Lemos na Sagrada Escritura: «Repreende o sábio e ele te amará. Dá conselhos ao
sábio e ele tornar-se-á ainda mais sábio, ensina o justo e ele aumentará o seu
saber» (Prov 9, 8-9). O próprio Cristo manda repreender o irmão que cometeu um
pecado (cf. Mt 18, 15). O verbo usado para exprimir a correcção fraterna –
elenchein – é o mesmo que indica a missão profética, própria dos cristãos, de
denunciar uma geração que se faz condescendente com o mal (cf. Ef 5, 11). A
tradição da Igreja enumera entre as obras espirituais de misericórdia a de
«corrigir os que erram». É importante recuperar esta dimensão do amor cristão.
Não devemos ficar calados diante do mal. Penso aqui na atitude daqueles
cristãos que preferem, por respeito humano ou mera comodidade, adequar-se à
mentalidade comum em vez de alertar os próprios irmãos contra modos de pensar e
agir que contradizem a verdade e não seguem o caminho do bem. Entretanto a
advertência cristã nunca há-de ser animada por espírito de condenação ou
censura; é sempre movida pelo amor e a misericórdia e brota duma verdadeira
solicitude pelo bem do irmão. Diz o apóstolo Paulo: «Se porventura um homem for
surpreendido nalguma falta, vós, que sois espirituais, corrigi essa pessoa com
espírito de mansidão, e tu olha para ti próprio, não estejas também tu a ser
tentado» (Gl 6, 1). Neste nosso mundo impregnado de individualismo, é
necessário redescobrir a importância da correcção fraterna, para caminharmos
juntos para a santidade. É que «sete vezes cai o justo» (Prov 24, 16) – diz a Escritura
–, e todos nós somos frágeis e imperfeitos (cf. 1 Jo 1, 8). Por isso, é um
grande serviço ajudar, e deixar-se ajudar, a ler com verdade dentro de si
mesmo, para melhorar a própria vida e seguir mais rectamente o caminho do
Senhor. Há sempre necessidade de um olhar que ama e corrige, que conhece e
reconhece, que discerne e perdoa (cf. Lc 22, 61), como fez, e faz, Deus com
cada um de nós.
2. «Uns aos outros»: o dom da
reciprocidade.
O facto de sermos o «guarda» dos
outros contrasta com uma mentalidade que, reduzindo a vida unicamente à
dimensão terrena, deixa de a considerar na sua perspectiva escatológica e
aceita qualquer opção moral em nome da liberdade individual. Uma sociedade como
a actual pode tornar-se surda quer aos sofrimentos físicos, quer às exigências
espirituais e morais da vida. Não deve ser assim na comunidade cristã! O
apóstolo Paulo convida a procurar o que «leva à paz e à edificação mútua» (Rm
14, 19), favorecendo o «próximo no bem, em ordem à construção da comunidade»

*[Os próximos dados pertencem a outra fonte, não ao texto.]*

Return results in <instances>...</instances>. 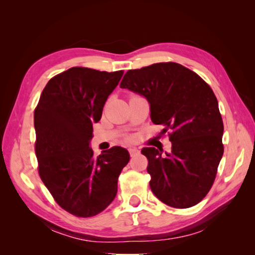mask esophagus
Masks as SVG:
<instances>
[{"instance_id":"esophagus-1","label":"esophagus","mask_w":255,"mask_h":255,"mask_svg":"<svg viewBox=\"0 0 255 255\" xmlns=\"http://www.w3.org/2000/svg\"><path fill=\"white\" fill-rule=\"evenodd\" d=\"M128 151H129V154H130V156H133V155H136V154L139 153V150L136 149V148H130Z\"/></svg>"}]
</instances>
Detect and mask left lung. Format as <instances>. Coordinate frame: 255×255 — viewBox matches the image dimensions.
Returning <instances> with one entry per match:
<instances>
[{
	"mask_svg": "<svg viewBox=\"0 0 255 255\" xmlns=\"http://www.w3.org/2000/svg\"><path fill=\"white\" fill-rule=\"evenodd\" d=\"M121 88L148 100L151 121L163 125L172 148H143L150 188L162 203L174 208L198 204L215 182L224 154V123L210 86L182 64L160 62L128 70Z\"/></svg>",
	"mask_w": 255,
	"mask_h": 255,
	"instance_id": "left-lung-1",
	"label": "left lung"
}]
</instances>
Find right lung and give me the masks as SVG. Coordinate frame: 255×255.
I'll list each match as a JSON object with an SVG mask.
<instances>
[{"label": "right lung", "instance_id": "right-lung-1", "mask_svg": "<svg viewBox=\"0 0 255 255\" xmlns=\"http://www.w3.org/2000/svg\"><path fill=\"white\" fill-rule=\"evenodd\" d=\"M123 74L70 68L49 80L35 108L38 173L56 203L75 217H93L113 202L129 162L122 147L97 158L89 147L93 124Z\"/></svg>", "mask_w": 255, "mask_h": 255}]
</instances>
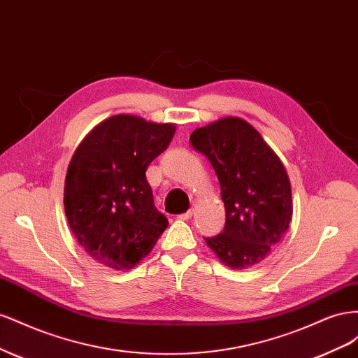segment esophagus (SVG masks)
<instances>
[{"mask_svg":"<svg viewBox=\"0 0 358 358\" xmlns=\"http://www.w3.org/2000/svg\"><path fill=\"white\" fill-rule=\"evenodd\" d=\"M192 213H194V210H192V209H189V210H188V212H185V213H180V215H178V218H179V220H182V221H187V220H189V218H191Z\"/></svg>","mask_w":358,"mask_h":358,"instance_id":"obj_1","label":"esophagus"}]
</instances>
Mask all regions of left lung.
I'll list each match as a JSON object with an SVG mask.
<instances>
[{"label":"left lung","instance_id":"1","mask_svg":"<svg viewBox=\"0 0 358 358\" xmlns=\"http://www.w3.org/2000/svg\"><path fill=\"white\" fill-rule=\"evenodd\" d=\"M189 140L218 176L225 208L222 233L204 237L206 245L230 268L262 263L282 239L292 216L282 161L242 117L218 119L194 129Z\"/></svg>","mask_w":358,"mask_h":358}]
</instances>
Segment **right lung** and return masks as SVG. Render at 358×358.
I'll return each mask as SVG.
<instances>
[{"label": "right lung", "instance_id": "right-lung-1", "mask_svg": "<svg viewBox=\"0 0 358 358\" xmlns=\"http://www.w3.org/2000/svg\"><path fill=\"white\" fill-rule=\"evenodd\" d=\"M175 131V124L121 113L104 119L74 150L64 208L74 237L96 263L133 268L167 229V218L154 206L146 170Z\"/></svg>", "mask_w": 358, "mask_h": 358}]
</instances>
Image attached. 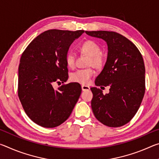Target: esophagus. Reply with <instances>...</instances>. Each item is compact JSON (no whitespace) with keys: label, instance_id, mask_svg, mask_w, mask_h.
I'll list each match as a JSON object with an SVG mask.
<instances>
[{"label":"esophagus","instance_id":"obj_1","mask_svg":"<svg viewBox=\"0 0 159 159\" xmlns=\"http://www.w3.org/2000/svg\"><path fill=\"white\" fill-rule=\"evenodd\" d=\"M81 88H82V90L83 91H86V90H90V87L88 85H83L81 86Z\"/></svg>","mask_w":159,"mask_h":159}]
</instances>
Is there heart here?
Listing matches in <instances>:
<instances>
[{
    "label": "heart",
    "instance_id": "1",
    "mask_svg": "<svg viewBox=\"0 0 159 159\" xmlns=\"http://www.w3.org/2000/svg\"><path fill=\"white\" fill-rule=\"evenodd\" d=\"M80 50L81 52L87 54L90 57L89 66H93L96 69H100L104 64V59L102 56V50L99 45L93 41H86L80 45ZM65 61L66 65L70 68H74L76 64V56L74 53L68 52L66 54ZM95 71L92 69H79L74 72L70 76V79L74 82L80 84H88L89 83Z\"/></svg>",
    "mask_w": 159,
    "mask_h": 159
}]
</instances>
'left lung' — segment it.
Listing matches in <instances>:
<instances>
[{
    "instance_id": "left-lung-1",
    "label": "left lung",
    "mask_w": 159,
    "mask_h": 159,
    "mask_svg": "<svg viewBox=\"0 0 159 159\" xmlns=\"http://www.w3.org/2000/svg\"><path fill=\"white\" fill-rule=\"evenodd\" d=\"M88 36L104 40L108 47L107 59L95 79L97 86H110L109 93L91 88L93 114L109 127H120L134 117L145 92V67L143 58L135 45L114 31H87Z\"/></svg>"
}]
</instances>
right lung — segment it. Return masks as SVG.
Segmentation results:
<instances>
[{
  "label": "right lung",
  "mask_w": 159,
  "mask_h": 159,
  "mask_svg": "<svg viewBox=\"0 0 159 159\" xmlns=\"http://www.w3.org/2000/svg\"><path fill=\"white\" fill-rule=\"evenodd\" d=\"M84 33L51 29L39 35L21 55L18 70V96L31 120L55 128L69 117L81 93L79 83L55 90V83L69 78L65 57L70 45Z\"/></svg>",
  "instance_id": "right-lung-1"
}]
</instances>
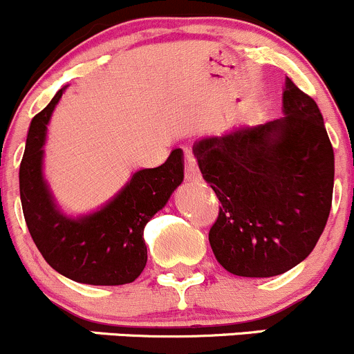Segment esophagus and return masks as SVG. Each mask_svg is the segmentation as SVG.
<instances>
[{
  "label": "esophagus",
  "mask_w": 354,
  "mask_h": 354,
  "mask_svg": "<svg viewBox=\"0 0 354 354\" xmlns=\"http://www.w3.org/2000/svg\"><path fill=\"white\" fill-rule=\"evenodd\" d=\"M183 161H185V178H187L188 181L200 180V167H198V162H196L195 154L192 152V149H185Z\"/></svg>",
  "instance_id": "1"
}]
</instances>
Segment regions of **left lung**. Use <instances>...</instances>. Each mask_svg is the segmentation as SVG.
Listing matches in <instances>:
<instances>
[{
  "label": "left lung",
  "instance_id": "8db88e82",
  "mask_svg": "<svg viewBox=\"0 0 354 354\" xmlns=\"http://www.w3.org/2000/svg\"><path fill=\"white\" fill-rule=\"evenodd\" d=\"M285 117L203 139L195 156L217 198L208 241L232 274L277 277L304 261L333 205L334 151L314 98L285 80Z\"/></svg>",
  "mask_w": 354,
  "mask_h": 354
}]
</instances>
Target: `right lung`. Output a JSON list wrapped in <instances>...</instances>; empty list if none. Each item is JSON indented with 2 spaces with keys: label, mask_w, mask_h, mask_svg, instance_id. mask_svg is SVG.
Returning a JSON list of instances; mask_svg holds the SVG:
<instances>
[{
  "label": "right lung",
  "mask_w": 354,
  "mask_h": 354,
  "mask_svg": "<svg viewBox=\"0 0 354 354\" xmlns=\"http://www.w3.org/2000/svg\"><path fill=\"white\" fill-rule=\"evenodd\" d=\"M62 96L32 118L20 162V198L28 232L49 265L77 283H132L147 263L144 227L183 181V159L174 149L165 165L137 171L106 207L71 221L54 207L42 180V146L50 113Z\"/></svg>",
  "instance_id": "add662e5"
}]
</instances>
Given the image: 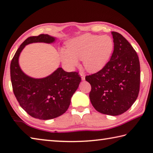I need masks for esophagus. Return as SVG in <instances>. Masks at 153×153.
Masks as SVG:
<instances>
[{"instance_id":"obj_1","label":"esophagus","mask_w":153,"mask_h":153,"mask_svg":"<svg viewBox=\"0 0 153 153\" xmlns=\"http://www.w3.org/2000/svg\"><path fill=\"white\" fill-rule=\"evenodd\" d=\"M80 76H81V77H82V80H84L85 79V75L83 74V73H80L79 74Z\"/></svg>"}]
</instances>
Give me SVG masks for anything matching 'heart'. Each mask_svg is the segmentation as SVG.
<instances>
[{"label": "heart", "instance_id": "obj_1", "mask_svg": "<svg viewBox=\"0 0 153 153\" xmlns=\"http://www.w3.org/2000/svg\"><path fill=\"white\" fill-rule=\"evenodd\" d=\"M114 42L108 35H83L72 39L68 49L60 50L61 60L65 67L73 69L83 59L85 68L96 71L106 64L112 54Z\"/></svg>", "mask_w": 153, "mask_h": 153}]
</instances>
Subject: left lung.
<instances>
[{
    "mask_svg": "<svg viewBox=\"0 0 153 153\" xmlns=\"http://www.w3.org/2000/svg\"><path fill=\"white\" fill-rule=\"evenodd\" d=\"M114 48L109 62L101 70L85 76L91 85L90 99L104 114L118 116L134 103L140 90V69L138 55L123 35L112 31Z\"/></svg>",
    "mask_w": 153,
    "mask_h": 153,
    "instance_id": "1",
    "label": "left lung"
}]
</instances>
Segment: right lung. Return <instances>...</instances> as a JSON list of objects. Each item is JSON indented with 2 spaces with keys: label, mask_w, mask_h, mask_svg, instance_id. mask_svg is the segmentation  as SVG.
<instances>
[{
  "label": "right lung",
  "mask_w": 153,
  "mask_h": 153,
  "mask_svg": "<svg viewBox=\"0 0 153 153\" xmlns=\"http://www.w3.org/2000/svg\"><path fill=\"white\" fill-rule=\"evenodd\" d=\"M55 39L45 34L27 38L19 47L10 63L11 83L16 100L27 114L40 120L53 119L64 114L82 80L78 72H66L62 68L41 79L27 76L21 69L19 57L25 45L37 42L51 43Z\"/></svg>",
  "instance_id": "add662e5"
}]
</instances>
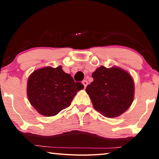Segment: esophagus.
<instances>
[{
    "label": "esophagus",
    "instance_id": "esophagus-1",
    "mask_svg": "<svg viewBox=\"0 0 159 159\" xmlns=\"http://www.w3.org/2000/svg\"><path fill=\"white\" fill-rule=\"evenodd\" d=\"M82 83H83V85H84V87H85V88H86V86H87V85H88V80H84Z\"/></svg>",
    "mask_w": 159,
    "mask_h": 159
}]
</instances>
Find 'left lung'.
<instances>
[{"label": "left lung", "mask_w": 159, "mask_h": 159, "mask_svg": "<svg viewBox=\"0 0 159 159\" xmlns=\"http://www.w3.org/2000/svg\"><path fill=\"white\" fill-rule=\"evenodd\" d=\"M93 81L86 87L94 108L107 118L124 113L133 103L134 84L130 74L118 66H101L92 74Z\"/></svg>", "instance_id": "8db88e82"}]
</instances>
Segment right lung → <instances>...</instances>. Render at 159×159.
I'll use <instances>...</instances> for the list:
<instances>
[{
    "label": "right lung",
    "mask_w": 159,
    "mask_h": 159,
    "mask_svg": "<svg viewBox=\"0 0 159 159\" xmlns=\"http://www.w3.org/2000/svg\"><path fill=\"white\" fill-rule=\"evenodd\" d=\"M84 88L81 83L64 72L61 66L37 69L29 77L27 97L38 113L53 116L70 106L78 91Z\"/></svg>",
    "instance_id": "1"
}]
</instances>
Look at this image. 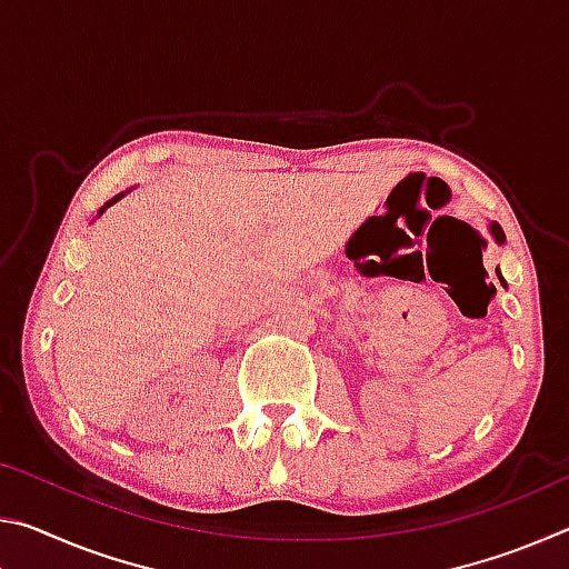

(Rm 15, 2), sem buscar «o próprio interesse, mas o do maior número, a fim de
que eles sejam salvos» (1 Cor 10, 33). Esta recíproca correcção e exortação, em
espírito de humildade e de amor, deve fazer parte da vida da comunidade cristã.
Os discípulos do Senhor, unidos a
Cristo através da Eucaristia, vivem numa comunhão que os liga uns aos outros
como membros de um só corpo. Isto significa que o outro me pertence: a sua
vida, a sua salvação têm a ver com a minha vida e a minha salvação. Tocamos
aqui um elemento muito profundo da comunhão: a nossa existência está ligada com
a dos outros, quer no bem quer no mal; tanto o pecado como as obras de amor
possuem também uma dimensão social. Na Igreja, corpo místico de Cristo,
verifica-se esta reciprocidade: a comunidade não cessa de fazer penitência e
implorar perdão para os pecados dos seus filhos, mas alegra-se contínua e
jubilosamente também com os testemunhos de virtude e de amor que nela se
manifestam. Que «os membros tenham a mesma solicitude uns para com os outros»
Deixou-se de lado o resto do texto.